Ocean

Before the human-caused global warming and rising greenhouse gas emissions, ocean surfaces had actually undergone nearly 2,000 years of global cooling, a study found.

An international team of researchers, including University of Maryland professors, found evidence of a steady global cooling trend that occurred before the 19th century in a study published Aug. 17 in the journal Nature Geoscience.

The researchers combined 57 published surface ocean reconstructions of past temperature change over the past two millennia and observed long-term trends in 200-year windows.

Michael Evans, a geology professor and co-author of the study, said the study was a comprehensive look at warming and cooling cycles that revealed a long period of cooling before more recent warming.

“This is the first study that synthesizes only surface ocean reconstructions for the past 2,000 years,” Evans said. “The world’s oceans contain vast amounts of heat relative to the atmosphere, and as such regulate the climate on long timescales.”

The 200-year windows from 1001 to 1800 showed a significant cooling trend, but those from 1800 to 2000 showed warmer trends than the previous windows, Kaustubh Thirumalai, a co-author and doctoral candidate from the University of Texas, wrote in an email.

“We might roughly estimate that in the past century or so, sea surface temperature is increasing at a rate about 20 times faster than it was cooling over the previous millennium,” Evans said.

Water is denser and has a higher heat capacity than air, meaning that oceans absorb more heat energy and trap it longer. Oceans will warm or cool slowly in response to changes in global temperature, Evans said.

The research team compared ocean observations to climate model simulations and learned more about what might have caused global-scale ocean climate variations.
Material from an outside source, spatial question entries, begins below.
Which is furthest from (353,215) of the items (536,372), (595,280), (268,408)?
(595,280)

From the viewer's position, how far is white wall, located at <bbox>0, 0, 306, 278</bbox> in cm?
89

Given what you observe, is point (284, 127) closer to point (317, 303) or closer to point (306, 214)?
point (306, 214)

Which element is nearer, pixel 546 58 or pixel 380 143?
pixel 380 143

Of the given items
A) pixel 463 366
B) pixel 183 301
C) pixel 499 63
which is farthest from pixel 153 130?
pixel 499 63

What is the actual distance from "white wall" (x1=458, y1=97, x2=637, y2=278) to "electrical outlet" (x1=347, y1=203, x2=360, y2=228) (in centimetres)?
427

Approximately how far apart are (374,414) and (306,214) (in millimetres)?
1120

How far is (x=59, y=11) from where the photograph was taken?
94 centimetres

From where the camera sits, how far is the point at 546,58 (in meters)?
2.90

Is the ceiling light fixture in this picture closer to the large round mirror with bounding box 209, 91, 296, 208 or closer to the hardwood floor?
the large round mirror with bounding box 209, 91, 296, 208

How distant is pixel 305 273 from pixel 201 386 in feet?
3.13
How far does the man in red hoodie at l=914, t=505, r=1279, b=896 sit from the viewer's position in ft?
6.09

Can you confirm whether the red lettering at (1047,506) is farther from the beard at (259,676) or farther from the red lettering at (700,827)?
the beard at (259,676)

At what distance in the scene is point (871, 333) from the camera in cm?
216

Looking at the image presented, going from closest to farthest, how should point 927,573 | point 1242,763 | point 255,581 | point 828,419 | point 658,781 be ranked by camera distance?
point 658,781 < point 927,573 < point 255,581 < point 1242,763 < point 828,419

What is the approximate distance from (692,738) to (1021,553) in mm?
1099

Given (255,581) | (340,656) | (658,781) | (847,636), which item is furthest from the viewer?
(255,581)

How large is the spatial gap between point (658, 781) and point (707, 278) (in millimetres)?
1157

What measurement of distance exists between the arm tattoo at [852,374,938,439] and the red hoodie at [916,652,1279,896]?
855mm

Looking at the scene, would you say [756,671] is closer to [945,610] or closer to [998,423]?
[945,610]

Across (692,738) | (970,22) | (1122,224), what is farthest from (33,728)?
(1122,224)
Possibilities included volcanic eruptions, greenhouse gases, solar variations, shifts in Earth’s orbital parameters and land use changes, Evans said.

“Only when the climate models included climate forcing exerted by volcanoes were the different models we used able to simulate the cooling trend we observed,” Thirumalai wrote. “Therefore we conclude that significant volcanism at the turn of the last millennium played a big role in causing the cooling trend we observe.”

Volcanic aerosols in the stratosphere could have spread rapidly around the globe and caused cooling, as they reflect solar radiation into space before it reaches the Earth.

“We can use [the study] to understand natural variability of the climate system and to better understand what might potentially be in store for us in the future,” Thirumulai wrote.

The next phase of the research will begin in October with a workshop in Spain and will focus on temperature trends below ocean surfaces and regional studies, Evans said.

Antonio Busalacchi, an atmospheric and oceanic science professor who was not involved in the research, said the study provides a larger context for climate change research.

“The significance of this recent work is that it provides a longer-term climate context that shows how the rapid global warming we have been experiencing is not a result of fewer volcanic episodes,” he said, “but rather can only be explained by the increases in greenhouse gases that have accumulated in the atmosphere over the past 100 years.”